Histone deacetylase 3 inhibitors in learning and memory processes with special emphasis on benzamides.

Among numerous essential processes, memory and learning are important work of the brain. Epigenetic manipulations through histone acetyltransferases (HATs) and histone deacetylases (HDACs) have been implicated in memory function by modulating memory storage-related gene expression. Among these HDACs, HDAC3 is found to be important in the long-term memory process.
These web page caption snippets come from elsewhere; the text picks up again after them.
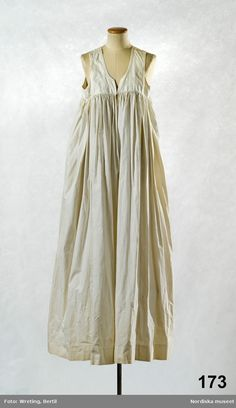 Livkjol, Swedish traditional chemise to be worn beneath the outer dress Antique Clothing, Historical Clothing, Retro Fashion, Vintage Fashion, Period Outfit, Empire Style, Margiela, Folk Costume, Vintage Vogue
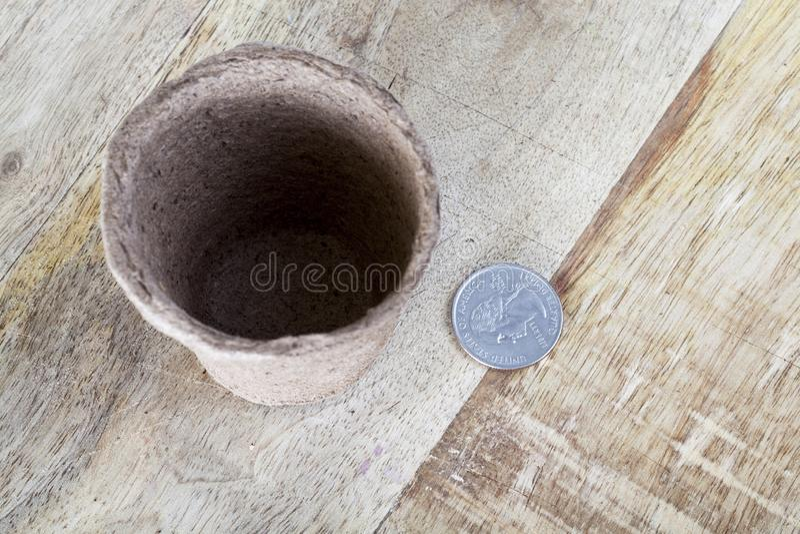 Lege muntstukpot royalty-vrije stock afbeelding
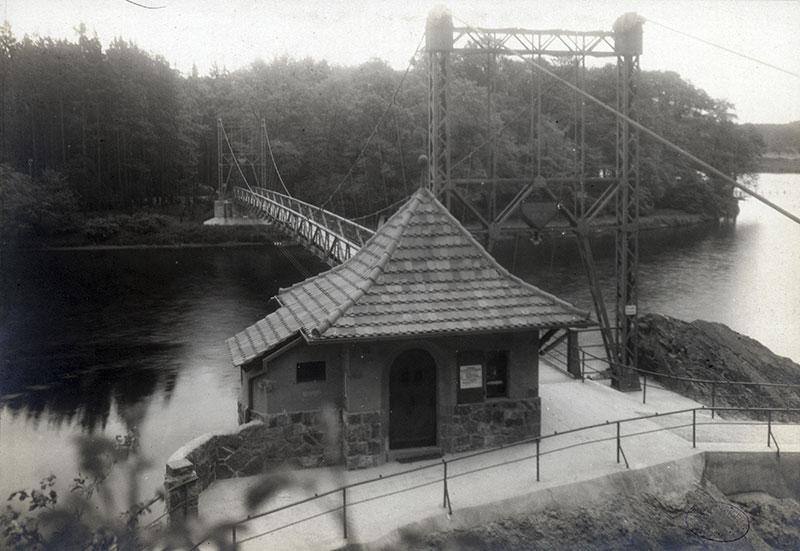 Fertigstellung des Brückenhäuschens, 1925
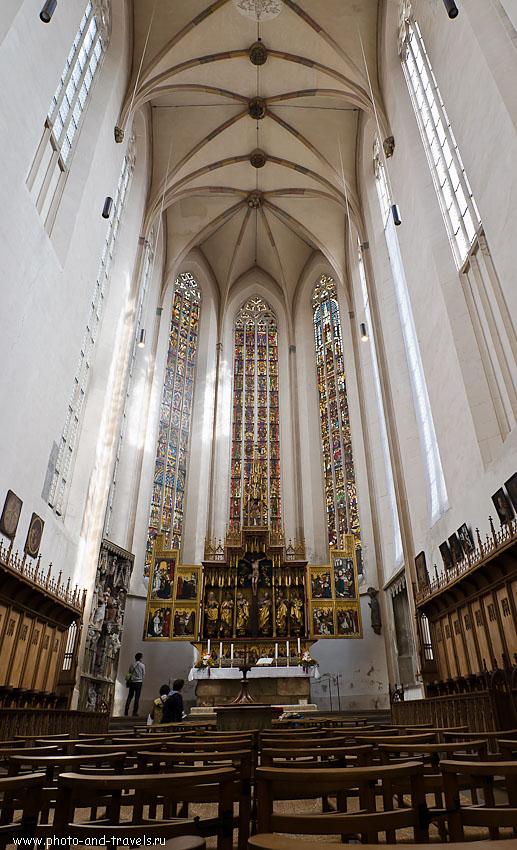 14. Я не знал, какой кадр с интерьером Церкви St.-Jakobs-Kirche оставить, поэтому опубликовал оба снимка... : ) Отзывы о поездке в Ротенбург-об-дер-Таубер в Германии.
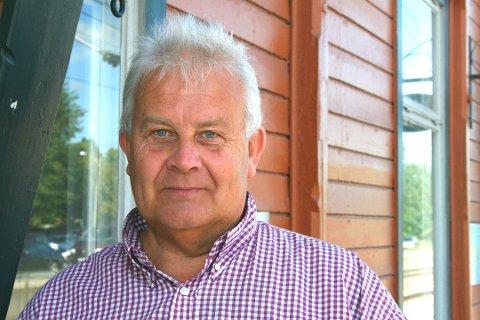 """ÅPEN FOR DEBATT: Jan Vidar Magnussen stiftet og administrerer gruppen """"Ås kommunes venner"""" med over 11.500 medlemmer på Facebook. Han sier at politisk debatt i gruppa er velkommen."""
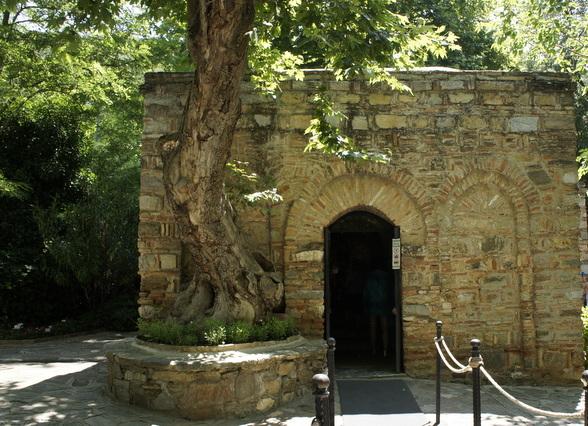 Boven de fundamenten van huis van de maag Maria staat nu een kleine kerk.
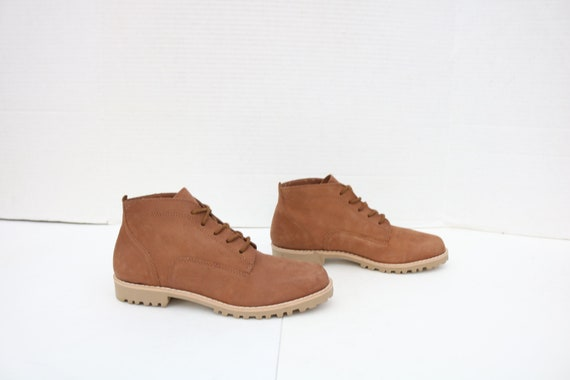 ELLEMENNO  brown ankle lace up boots  booties ladi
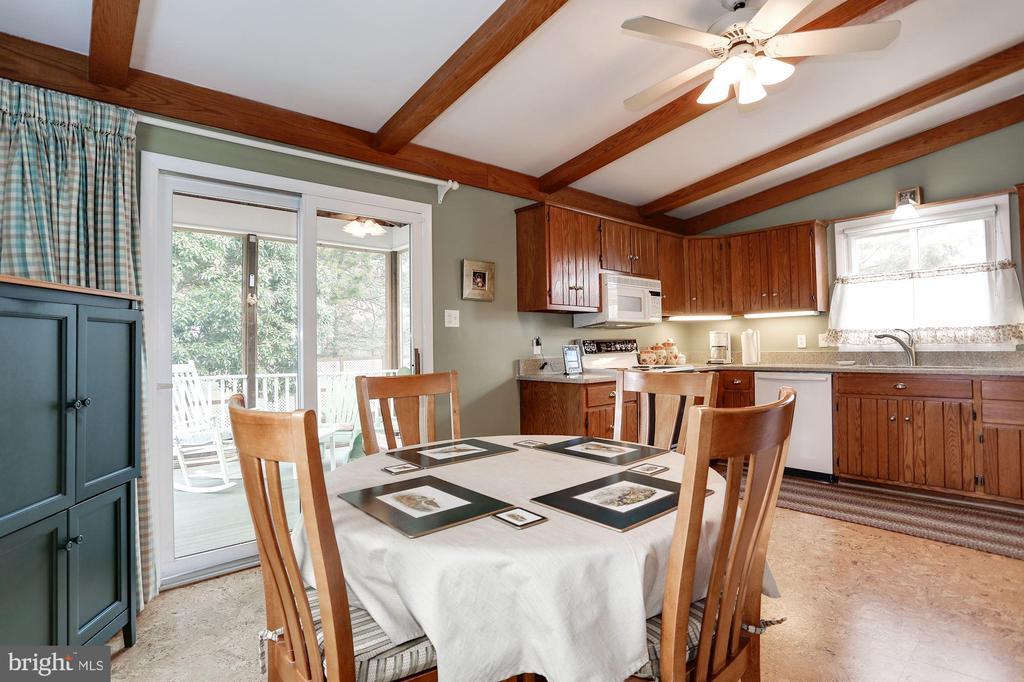 Large Kitchen with Flexible Space - 2625 N QUANTICO ST, ARLINGTON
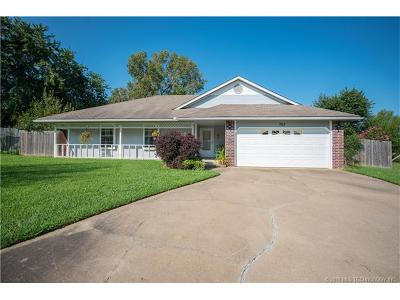 Claremore Single Family Home For Sale: 709 W 19th Street S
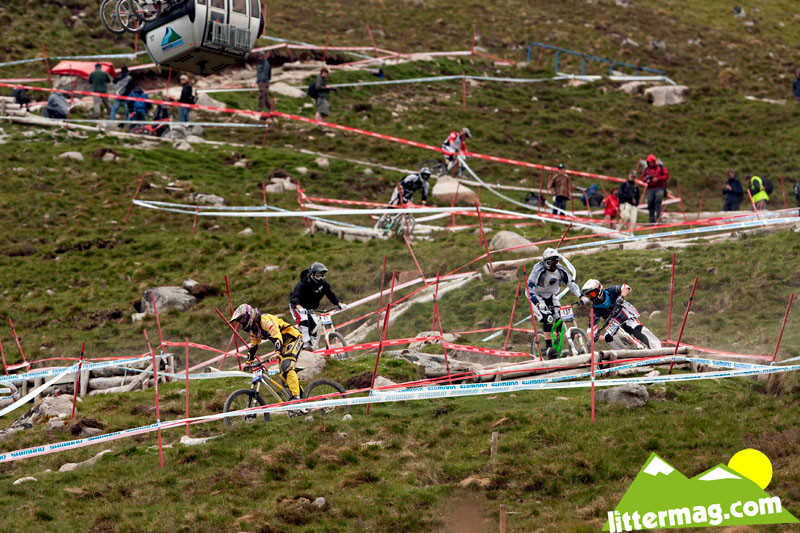 Train down the track - 2009 UCI World Cup Fort William - Day 2 - Mountain Biking Pictures - Vital MTB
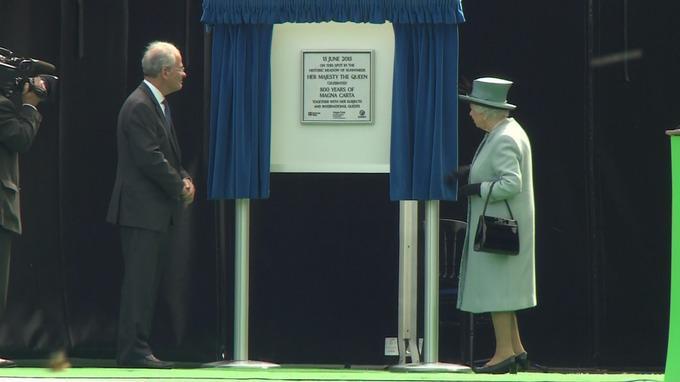 Casa Real de Gran Bretaña e Irlanda del Norte. - Página 8 CHiLtDzWIAAyQ_I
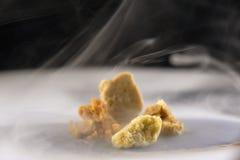 Migaja clasificada de la cera del concentrado de la extracción de la marijuana aka en smo imagen de archivo libre de regalías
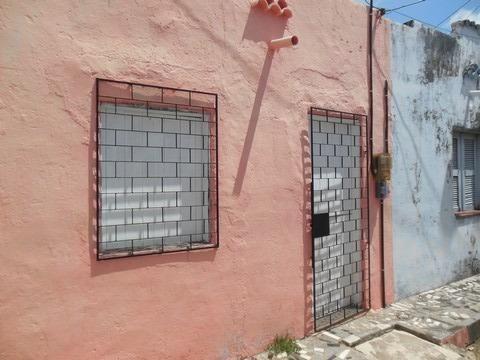 Casa com 1 Quarto para Alugar, 25 m² por R$ 400/Mês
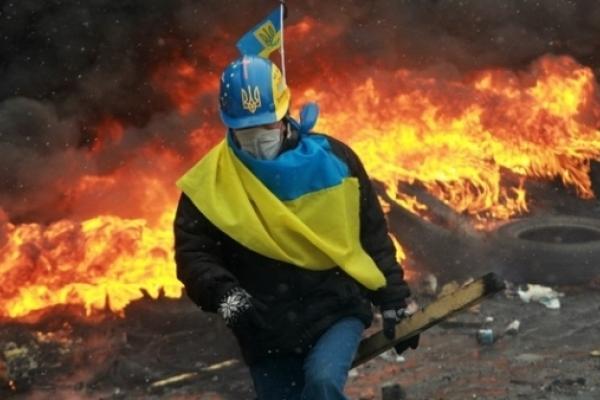 60 найбільш вражаючих кадрів з Євромайдану (Фото)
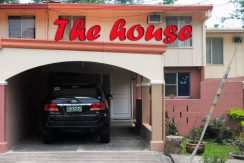 HOUSE FOR LONG LEASE/RENT IN EXECUTIVE SUBDIVISION in SUBIC BAY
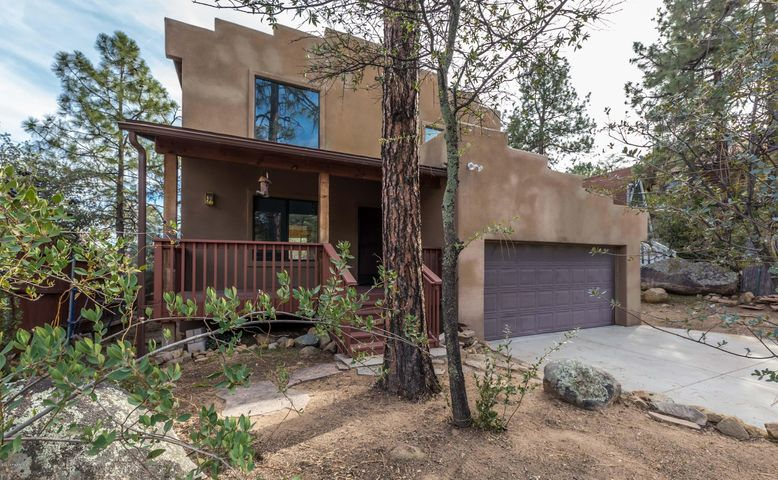 Unique Santa Fe Style home in the Mile High Subdivision of Prescott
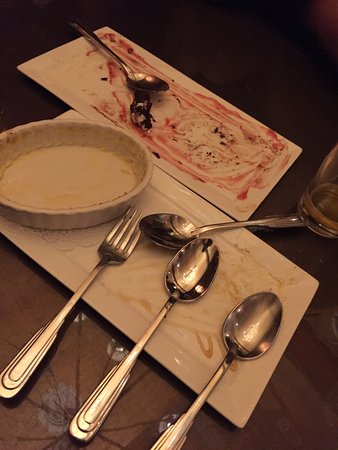 Manchester, VT: (What was left of) The Créme Brulee & Chocolate Torte w/ Raspberry Coulis - Pefect desserts, ind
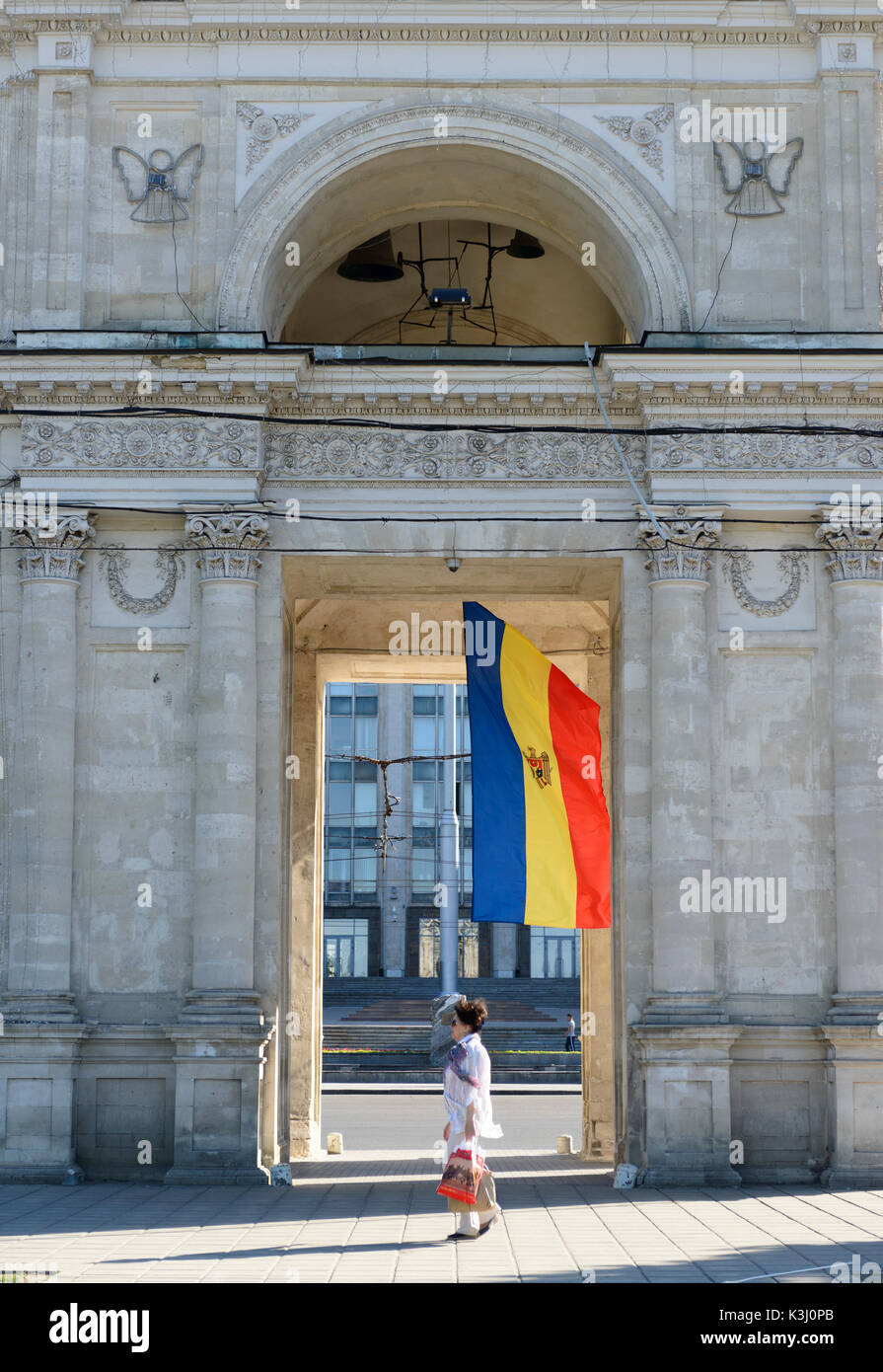Triumphal Arch in the center of Chisinau, Capital of Moldova. - Stock Image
Histone deacetylase inhibitors (HDACIs) have been established to have direct involvement to enhance the memory function through upregulation of hippocampal NR2B mRNA and phosphorylation of cyclic AMP (cAMP)-response element binding (CREB) at the NR2B gene. Though HDACIs were initially implicated as potent anticancer agents, these are also found to enhance memory or ameliorate deficits in memory dysfunction. It is done through inducing a histone hyperacetylated state. HDAC3 is a negative regulator of memory and learning and thus, deletion of HDAC3 in the dorsal hippocampus may lead to an enhanced long-term memory. Therefore, identification of potential and selective HDAC3 inhibitors may be useful in ameliorating long-term memory function and learning. In this review, detail chemico-biological and structural information of HDAC3 in memory and learning functions and benzamide-based HDAC3 inhibitors has been focussed. This may help to achieve a deep insight so that potent and selective benzamide-based HDAC3 inhibitors may be designed in future to combat memory and learning-related dysfunctions.